1b. Approach (from AD-416)
Watkinsville and Auburn– FGD gypsum and poultry litter will be applied at four rates (0, 2, 4, 6 Mg ha-1) to bermudagrass pasture to evaluate changes in available soil P over three years. Use of similar treatments at Auburn and Watkinsville is to evaluate differences in treatment effects associated with differences in soil and climate at the two locations. FGD gypsum and poultry litter would be applied annually and measurements of soil P fractions (Total P, water soluble P, Mehlich P, and organic P) would be made at 6 month intervals. Soil aggregate stability would be measured yearly to evaluate impacts of FGD gypsum on soil structural stability. In addition we would evaluate FGD gypsum and poultry litter effects on forage production and quality along with the potential for nutrient removal by grazing and haying which is important for management of high P soils.

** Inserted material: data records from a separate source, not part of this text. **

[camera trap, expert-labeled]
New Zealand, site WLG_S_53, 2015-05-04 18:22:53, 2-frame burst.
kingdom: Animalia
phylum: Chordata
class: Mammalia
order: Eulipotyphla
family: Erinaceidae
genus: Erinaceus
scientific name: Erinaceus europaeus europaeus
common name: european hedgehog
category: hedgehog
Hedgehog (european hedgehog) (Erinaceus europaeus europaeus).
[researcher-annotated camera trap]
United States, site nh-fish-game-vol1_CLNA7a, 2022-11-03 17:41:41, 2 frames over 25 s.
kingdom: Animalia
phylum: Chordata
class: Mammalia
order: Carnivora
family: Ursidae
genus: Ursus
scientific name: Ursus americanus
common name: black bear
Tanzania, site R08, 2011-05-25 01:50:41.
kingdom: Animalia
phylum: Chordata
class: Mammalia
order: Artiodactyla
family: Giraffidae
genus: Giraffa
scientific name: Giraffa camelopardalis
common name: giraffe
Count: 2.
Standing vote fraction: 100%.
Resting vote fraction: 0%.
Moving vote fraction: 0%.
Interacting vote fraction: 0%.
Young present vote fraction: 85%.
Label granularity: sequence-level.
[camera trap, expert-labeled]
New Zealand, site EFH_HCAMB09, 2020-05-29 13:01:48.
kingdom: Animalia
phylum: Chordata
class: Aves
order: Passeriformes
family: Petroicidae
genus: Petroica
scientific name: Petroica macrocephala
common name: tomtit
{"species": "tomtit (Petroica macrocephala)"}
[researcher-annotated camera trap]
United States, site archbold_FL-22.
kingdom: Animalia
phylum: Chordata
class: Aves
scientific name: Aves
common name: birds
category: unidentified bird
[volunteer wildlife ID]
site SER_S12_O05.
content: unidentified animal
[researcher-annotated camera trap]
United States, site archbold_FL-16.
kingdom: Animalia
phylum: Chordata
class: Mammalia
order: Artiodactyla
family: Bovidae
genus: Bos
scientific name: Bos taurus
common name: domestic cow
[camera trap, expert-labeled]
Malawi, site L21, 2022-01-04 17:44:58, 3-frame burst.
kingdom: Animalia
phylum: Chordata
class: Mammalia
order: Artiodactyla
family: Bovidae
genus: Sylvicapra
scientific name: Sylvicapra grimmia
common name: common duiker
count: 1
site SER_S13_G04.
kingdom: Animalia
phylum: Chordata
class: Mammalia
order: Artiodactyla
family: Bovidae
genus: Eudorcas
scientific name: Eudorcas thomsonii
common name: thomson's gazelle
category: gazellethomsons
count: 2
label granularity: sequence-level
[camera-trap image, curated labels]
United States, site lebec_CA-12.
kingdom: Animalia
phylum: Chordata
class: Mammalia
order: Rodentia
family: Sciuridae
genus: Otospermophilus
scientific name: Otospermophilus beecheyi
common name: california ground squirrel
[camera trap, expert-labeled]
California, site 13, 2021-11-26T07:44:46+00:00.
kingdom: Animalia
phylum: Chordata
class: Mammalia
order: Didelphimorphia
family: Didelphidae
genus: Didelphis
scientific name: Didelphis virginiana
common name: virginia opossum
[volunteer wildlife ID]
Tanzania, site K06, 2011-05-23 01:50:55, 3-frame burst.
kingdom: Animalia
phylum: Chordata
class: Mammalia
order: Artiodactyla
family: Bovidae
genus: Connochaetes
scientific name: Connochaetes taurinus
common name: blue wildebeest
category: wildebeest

Forage would be harvested at regular intervals to simulate haying and evaluated for P content (P removal) and forage quality. Results would establish potential for using FGD gypsum as an amendment to increase poultry litter application rates and improve water use efficiency on pasture and hay land. Oxford - Two studies will be conducted at the Northeast Mississippi Experiment Station at Verona. In one study, we will evaluate the effects of FGD gypsum on an existing set of no-till cotton plots. FGD gypsum application rates of 0, 1, 1.5, 2, and 3 tons/acre would be applied on a replicated plot experiment. The other study will evaluate the effects of tillage-gypsum interactions on soybean yields. The three tillage treatments are no-till, fall chisel-harrow, and conventional. Plot sizes, gypsum application rates, and replications are identical to those for no-till cotton. Crop yields will be measured by the experiment station personnel responsible for all agronomic practices. Following harvest each growing season, soil cores will be collected to a depth of 36 inches from each plot and characterized for water dispersible clay as a measure of erodibility, particle size distribution, organic carbon content, pH, exchangeable Al, exchangeable bases, total calcium, sulfur, nitrogen, and phosphorus.
3. Progress Report
This project contributes to research objective 1 of this in-house project: Develop and document crop and animal production practices that improve productivity and benefit natural resources by improving soil and water management and nutrient cycling. This cooperative project with the Tennessee Valley Authority investigates the effects of flue gas desulfurized gypsum (FGD-gypsum) on forage production, soil properties, and movement of phosphorus in association with land applications of poultry litter as a source of nutrients for piedmont soils. The overall project involves three Agricultural Research Service (ARS) locations (Auburn, Alabama, Oxford, Mississippi, and Watkinsville, Georgia). The United States Environmental Protection Agency’s (USEPA) Office of Resource Conservation and Recovery is cooperating in the project for risk assessment In 2011 we contributed to a risk assessment for FGD-gypsum in cooperation with USEPA. We also conducted the 3rd year rainfall simulations and are in the process of analyzing samples and data from the simulation. We continue to cooperate with ARS’ Environmental Management and Byproducts Utilization Laboratory. Annual reports were given to participating utilities and USEPA.